By the time he reached Frobisher Bay, he had lost more ships and so much material that founding a settlement had become imp
ossible. On Kodlunarn Island near the entrance to that inlet, he built a stone house whose ruins would be discovered, thanks to Inuit oral history, almost three hundred years later by the American Charles Francis Hall. Frobisher brought home a small mountain of black rocks this time, all of which would prove to be worthless. This debacle ruined Michael Lok, who published a denunciation entitled “The Abuses of Captayn Furbusher Agaynst the Companye, Ano 1578.”
Undeterred, Frobisher sailed with Sir Francis Drake to the West Indies, and was later knighted for heroism in fighting the Spanish Armada in 1588. He died in 1594 after sustaining a gunshot wound while besieging a Spanish-held fortress near Brest.
Back in England, a less colourful but more meticulous navigator took up the search for the Northwest Passage in the late 1580s.
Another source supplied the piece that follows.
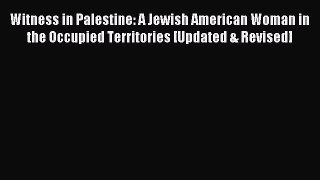 [Download PDF] Witness in Palestine: A Jewish American Woman in the Occupied Territories [Updated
John Davis crossed the Atlantic Ocean three times and produced the first coherent picture of the northeastern latitudes of North America, and of the west coast of Greenland. In 1585, he established friendly relations with a few Greenlandic Inuit before crossing the large strait that now bears his name. On the northeast coast of Baffin Island, Davis entered and began exploring Cumberland Sound. As winter came on, he ran out of time and departed for home, thinking that he might have discovered the entrance to the Passage.
The next year, he sailed again and skirted Baffin Island, but failed to penetrate Cumberland Sound or to make any new discoveries. In 1587, Davis tried a third time. He sailed north along the Greenland coast to a prominent headland near present-day Upernavik, and named it Sanderson’s Hope. He met and made friends with a second group of Greenlandic Inuit.